------ Supplied data
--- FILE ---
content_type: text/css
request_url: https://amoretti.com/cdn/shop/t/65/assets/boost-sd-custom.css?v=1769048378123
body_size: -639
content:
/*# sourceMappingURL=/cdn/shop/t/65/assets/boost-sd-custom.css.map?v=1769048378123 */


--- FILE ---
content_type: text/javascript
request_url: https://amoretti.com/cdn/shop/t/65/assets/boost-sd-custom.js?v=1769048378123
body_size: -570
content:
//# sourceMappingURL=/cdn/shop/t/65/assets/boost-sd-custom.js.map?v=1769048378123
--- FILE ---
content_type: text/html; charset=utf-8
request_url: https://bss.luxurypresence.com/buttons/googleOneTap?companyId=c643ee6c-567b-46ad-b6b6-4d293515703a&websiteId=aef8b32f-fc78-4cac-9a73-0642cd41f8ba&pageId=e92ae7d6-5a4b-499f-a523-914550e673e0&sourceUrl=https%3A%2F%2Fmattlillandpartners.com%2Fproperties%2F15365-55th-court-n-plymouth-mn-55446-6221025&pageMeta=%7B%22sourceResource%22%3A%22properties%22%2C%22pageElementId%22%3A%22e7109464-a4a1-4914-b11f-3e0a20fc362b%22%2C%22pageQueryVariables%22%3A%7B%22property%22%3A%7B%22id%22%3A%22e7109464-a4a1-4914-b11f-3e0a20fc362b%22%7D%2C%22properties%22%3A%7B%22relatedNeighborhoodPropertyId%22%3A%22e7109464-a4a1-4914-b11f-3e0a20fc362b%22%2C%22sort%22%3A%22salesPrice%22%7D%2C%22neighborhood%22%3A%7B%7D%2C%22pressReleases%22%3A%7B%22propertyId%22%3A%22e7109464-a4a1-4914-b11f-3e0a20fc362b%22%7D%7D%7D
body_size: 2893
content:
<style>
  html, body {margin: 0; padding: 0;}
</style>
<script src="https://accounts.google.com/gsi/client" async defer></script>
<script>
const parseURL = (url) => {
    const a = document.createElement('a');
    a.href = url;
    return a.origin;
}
------------
● **What to produce**
Starting at the line with "content_type: text/css" and ending at the line with "content_type: text/html; charset=utf-8", print each line of the listing above exactly, with no other lines.

● **Task answer**
content_type: text/css
request_url: https://amoretti.com/cdn/shop/t/65/assets/boost-sd-custom.css?v=1769048378123
body_size: -639
content:
/*# sourceMappingURL=/cdn/shop/t/65/assets/boost-sd-custom.css.map?v=1769048378123 */


--- FILE ---
content_type: text/javascript
request_url: https://amoretti.com/cdn/shop/t/65/assets/boost-sd-custom.js?v=1769048378123
body_size: -570
content:
//# sourceMappingURL=/cdn/shop/t/65/assets/boost-sd-custom.js.map?v=1769048378123
--- FILE ---
content_type: text/html; charset=utf-8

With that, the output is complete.